Records shown Start Marker

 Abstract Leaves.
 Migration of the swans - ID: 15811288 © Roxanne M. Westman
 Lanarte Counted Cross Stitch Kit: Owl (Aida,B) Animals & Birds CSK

Records shown End Marker
Records shown Start Marker

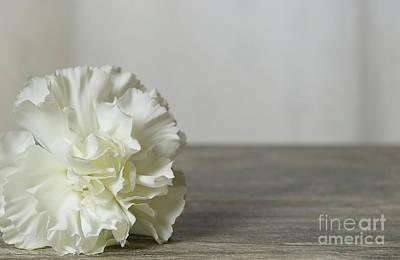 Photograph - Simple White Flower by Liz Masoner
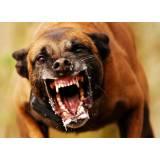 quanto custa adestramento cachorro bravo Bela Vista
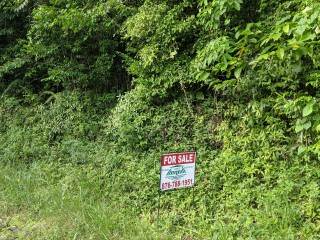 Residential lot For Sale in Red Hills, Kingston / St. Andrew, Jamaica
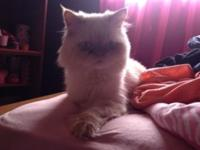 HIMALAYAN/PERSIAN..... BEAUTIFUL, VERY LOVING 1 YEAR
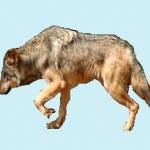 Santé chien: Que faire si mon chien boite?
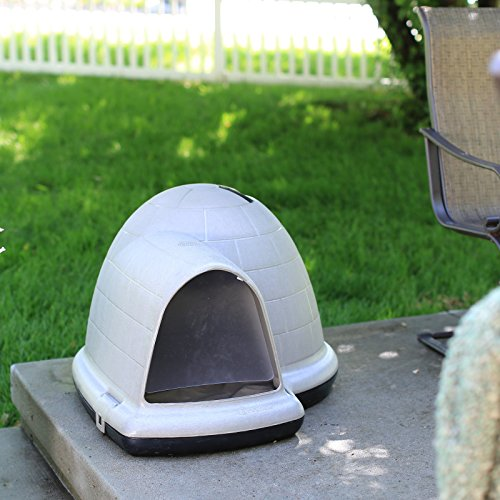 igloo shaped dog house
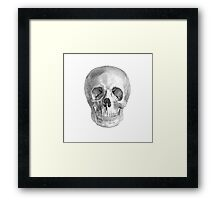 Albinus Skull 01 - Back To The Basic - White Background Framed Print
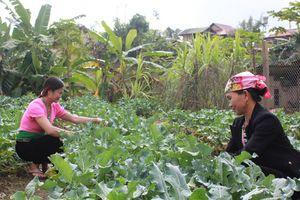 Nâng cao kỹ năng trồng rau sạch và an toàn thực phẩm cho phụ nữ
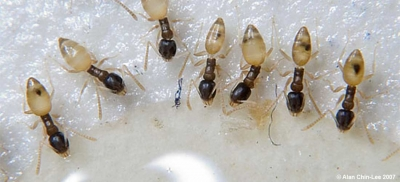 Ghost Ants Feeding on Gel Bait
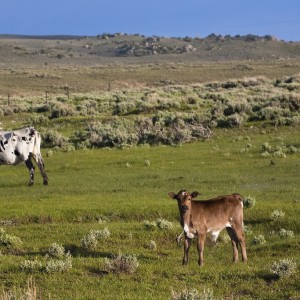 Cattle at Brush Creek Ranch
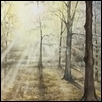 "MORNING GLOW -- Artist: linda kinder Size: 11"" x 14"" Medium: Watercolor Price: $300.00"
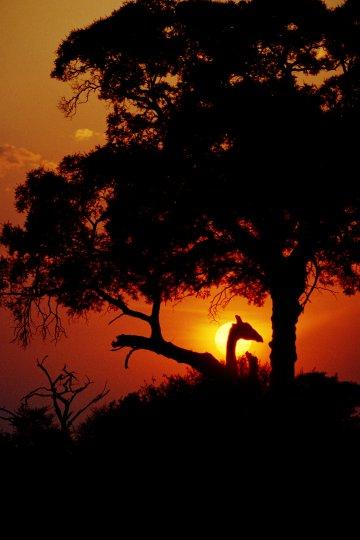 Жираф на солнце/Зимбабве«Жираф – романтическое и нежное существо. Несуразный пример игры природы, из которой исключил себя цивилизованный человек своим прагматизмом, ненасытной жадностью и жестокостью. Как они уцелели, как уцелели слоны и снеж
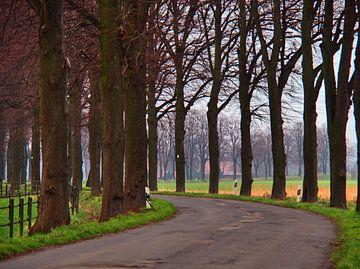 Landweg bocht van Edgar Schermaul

Records shown End Marker
Records shown Start Marker

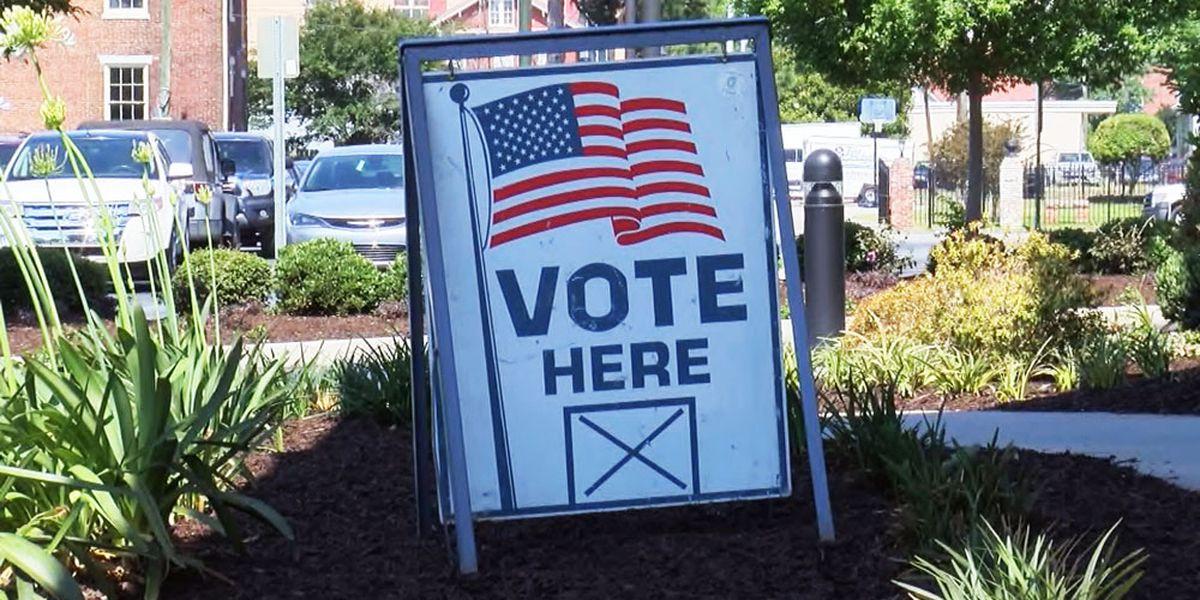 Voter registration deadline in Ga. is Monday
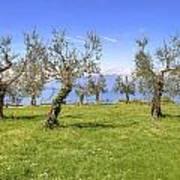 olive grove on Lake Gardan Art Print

Records shown End Marker

▶ **Exercise instructions**: When you reach the line with "Voter registration deadline in Ga. is Monday" in the records above, start writing out each line exactly, and stop after the line with "olive grove on Lake Gardan Art Print". Pictures stay out.

▶ **Answer area**:
 Voter registration deadline in Ga. is Monday
 olive grove on Lake Gardan Art Print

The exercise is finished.